Even though the flu season is coming to an end, relief is not yet in store for the almost 50 million Americans that suffer from allergies. The reason for the sniffle season? According to ACAAI (American College of Allergy, Asthma and Immunology) hardwood deciduous trees, such as maple, oak, elm, and birch pollinate in some regions beginning in February.
What is an allergy?
You have an allergy when your body overreacts to things that don't cause problems for most people. These things are called allergens. Your body's overreaction to the allergens is what causes symptoms.
What is hay fever?
Hay fever, also known as allergic rhinitis (say: “rine-EYE-tis”), is an allergic reaction to pollen. Symptoms of hay fever are seasonal, meaning you will feel worse when the pollens that affect you are at their highest levels. Hay fever is the most common form of allergy. It affects 1 in 5 people.
What are common allergy symptoms?
Symptoms vary depending on the severity of your allergies. Symptoms can include:
How are allergies treated?
Several medicines can be used to treat allergies. Your doctor will help you determine what medicine is best for you depending on your symptoms, age and overall health. These medicines are more useful if you use them before you're exposed to allergens.
Antihistamines help reduce the sneezing, runny nose and itchiness of allergies. They're more useful if you use them before you're exposed to allergens. Some antihistamines come in pill form (some brand names: Zyrtec, Claritin) and some are nasal sprays (one brand name: Astelin). Ask your doctor which kind is best for you.
Decongestants, such as pseudoephedrine and phenylephrine, help temporarily relieve the stuffy nose of allergies.
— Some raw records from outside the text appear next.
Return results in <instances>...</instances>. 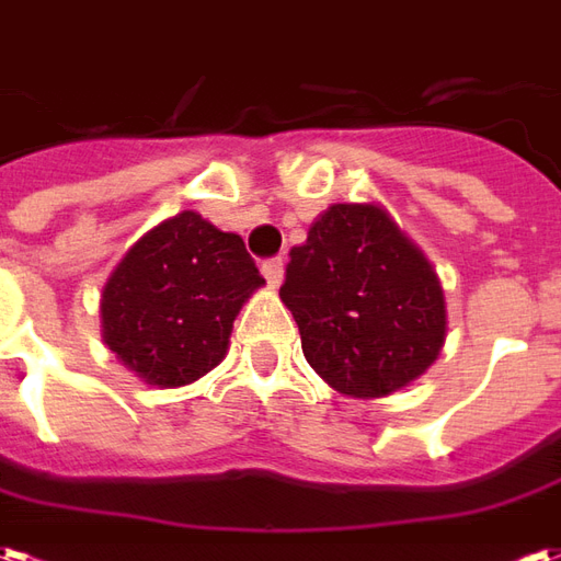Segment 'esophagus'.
I'll return each mask as SVG.
<instances>
[{"instance_id": "obj_1", "label": "esophagus", "mask_w": 561, "mask_h": 561, "mask_svg": "<svg viewBox=\"0 0 561 561\" xmlns=\"http://www.w3.org/2000/svg\"><path fill=\"white\" fill-rule=\"evenodd\" d=\"M263 275L265 280H268V286H280V280H284V260L280 256H275V260H265L263 263Z\"/></svg>"}]
</instances>
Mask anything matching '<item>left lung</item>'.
Returning <instances> with one entry per match:
<instances>
[{
    "mask_svg": "<svg viewBox=\"0 0 561 561\" xmlns=\"http://www.w3.org/2000/svg\"><path fill=\"white\" fill-rule=\"evenodd\" d=\"M280 301L308 365L346 398L415 382L448 334L439 275L379 203H334L289 251Z\"/></svg>",
    "mask_w": 561,
    "mask_h": 561,
    "instance_id": "1",
    "label": "left lung"
}]
</instances>
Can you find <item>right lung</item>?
<instances>
[{
    "label": "right lung",
    "instance_id": "1",
    "mask_svg": "<svg viewBox=\"0 0 561 561\" xmlns=\"http://www.w3.org/2000/svg\"><path fill=\"white\" fill-rule=\"evenodd\" d=\"M263 284L241 236L187 208L142 232L110 272L101 337L146 386H191L224 362L241 305Z\"/></svg>",
    "mask_w": 561,
    "mask_h": 561
}]
</instances>
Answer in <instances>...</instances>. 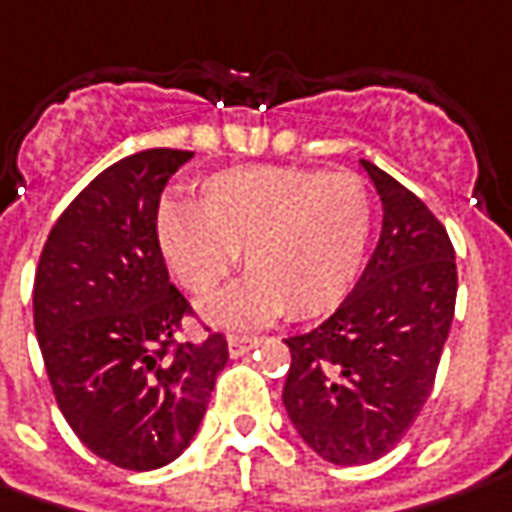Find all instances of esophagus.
<instances>
[{"label":"esophagus","mask_w":512,"mask_h":512,"mask_svg":"<svg viewBox=\"0 0 512 512\" xmlns=\"http://www.w3.org/2000/svg\"><path fill=\"white\" fill-rule=\"evenodd\" d=\"M257 344H260L257 336H229V356H243Z\"/></svg>","instance_id":"esophagus-1"}]
</instances>
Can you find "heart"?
Segmentation results:
<instances>
[{
	"mask_svg": "<svg viewBox=\"0 0 512 512\" xmlns=\"http://www.w3.org/2000/svg\"><path fill=\"white\" fill-rule=\"evenodd\" d=\"M373 204L356 173L249 165L198 184L196 207L159 212V243L176 280L210 297L238 266L246 277L212 302L224 325H260L277 314H328L364 266Z\"/></svg>",
	"mask_w": 512,
	"mask_h": 512,
	"instance_id": "obj_1",
	"label": "heart"
}]
</instances>
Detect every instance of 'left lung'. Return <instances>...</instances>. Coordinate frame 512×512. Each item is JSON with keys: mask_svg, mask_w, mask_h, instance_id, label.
<instances>
[{"mask_svg": "<svg viewBox=\"0 0 512 512\" xmlns=\"http://www.w3.org/2000/svg\"><path fill=\"white\" fill-rule=\"evenodd\" d=\"M384 204V227L350 297L319 328L288 336L283 403L322 460L384 457L431 395L457 302L446 227L389 173L361 159Z\"/></svg>", "mask_w": 512, "mask_h": 512, "instance_id": "obj_1", "label": "left lung"}]
</instances>
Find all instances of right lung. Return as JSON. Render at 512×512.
I'll use <instances>...</instances> for the list:
<instances>
[{"label":"right lung","mask_w":512,"mask_h":512,"mask_svg":"<svg viewBox=\"0 0 512 512\" xmlns=\"http://www.w3.org/2000/svg\"><path fill=\"white\" fill-rule=\"evenodd\" d=\"M190 151L114 162L55 221L38 260L33 322L61 415L83 446L154 471L190 446L227 364V336L179 342L190 302L170 283L159 196Z\"/></svg>","instance_id":"add662e5"}]
</instances>
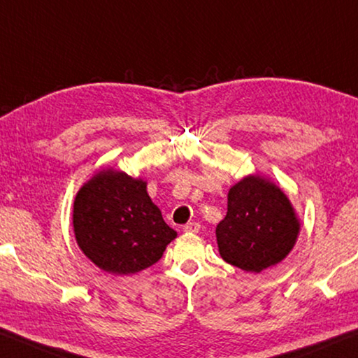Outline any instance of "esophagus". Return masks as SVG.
<instances>
[{
	"mask_svg": "<svg viewBox=\"0 0 358 358\" xmlns=\"http://www.w3.org/2000/svg\"><path fill=\"white\" fill-rule=\"evenodd\" d=\"M182 230L185 234H196L198 230H200V224H198V222H187Z\"/></svg>",
	"mask_w": 358,
	"mask_h": 358,
	"instance_id": "34e87169",
	"label": "esophagus"
}]
</instances>
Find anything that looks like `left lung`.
<instances>
[{
	"instance_id": "obj_1",
	"label": "left lung",
	"mask_w": 358,
	"mask_h": 358,
	"mask_svg": "<svg viewBox=\"0 0 358 358\" xmlns=\"http://www.w3.org/2000/svg\"><path fill=\"white\" fill-rule=\"evenodd\" d=\"M299 227L285 192L271 179L250 174L229 190L227 214L216 227L219 255L241 271L259 273L289 255Z\"/></svg>"
}]
</instances>
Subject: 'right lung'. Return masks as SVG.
<instances>
[{"mask_svg":"<svg viewBox=\"0 0 358 358\" xmlns=\"http://www.w3.org/2000/svg\"><path fill=\"white\" fill-rule=\"evenodd\" d=\"M76 243L103 272L131 275L150 267L178 236L147 194V182L113 168L81 185L73 201Z\"/></svg>","mask_w":358,"mask_h":358,"instance_id":"right-lung-1","label":"right lung"}]
</instances>
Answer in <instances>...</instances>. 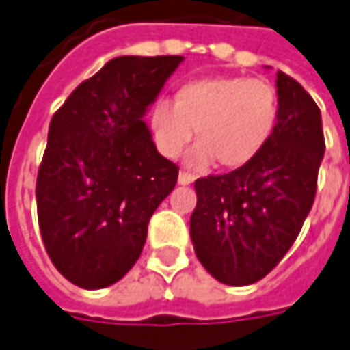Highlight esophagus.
Returning <instances> with one entry per match:
<instances>
[{"label":"esophagus","mask_w":350,"mask_h":350,"mask_svg":"<svg viewBox=\"0 0 350 350\" xmlns=\"http://www.w3.org/2000/svg\"><path fill=\"white\" fill-rule=\"evenodd\" d=\"M193 180H196V178H193V174H190V172H180V174H178V184H182V186H188Z\"/></svg>","instance_id":"1"}]
</instances>
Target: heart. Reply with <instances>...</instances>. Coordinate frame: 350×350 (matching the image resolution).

Decongestants are found in many medicines and come as pills, nose sprays and nose drops (some brand names: Sudafed, Afrin). They are best used only for a short time.
Nose sprays and drops shouldn't be used for more than 3 days because you can become dependent on them. This causes you to feel even more stopped-up when you try to quit using them.
You can buy decongestants without a doctor's prescription. However, decongestants can raise your blood pressure, so it's a good idea to talk to your family doctor before using them, especially if you have high blood pressure.
Stay indoors during the pollen seasons. Close windows and doors. Stay away from yard work. Use mask to cover nostrils if you are outside gardening. Prevention is better than cure so limiting your time outside during the peak pollen season might be helpful.
Nasal steroid sprays reduce the reaction of the nasal tissues to inhaled allergens. This helps relieve the swelling in your nose so that you feel less stopped-up. They are the most effective at treating patients who have chronic symptoms Nasal steroid sprays are available with a prescription from your doctor. You won't notice their benefits for up to 2 weeks after starting them.
Eye drops. If your other medicines are not helping enough with your itchy, watery eyes, your doctor may prescribe eye drops for you.
When should I see a doctor?
If your symptoms interfere with your life, consider seeing your family doctor. Your doctor will probably do a physical exam and ask you questions about your symptoms. Keeping a record of your symptoms over a period of time can help your doctor determine what triggers your allergies.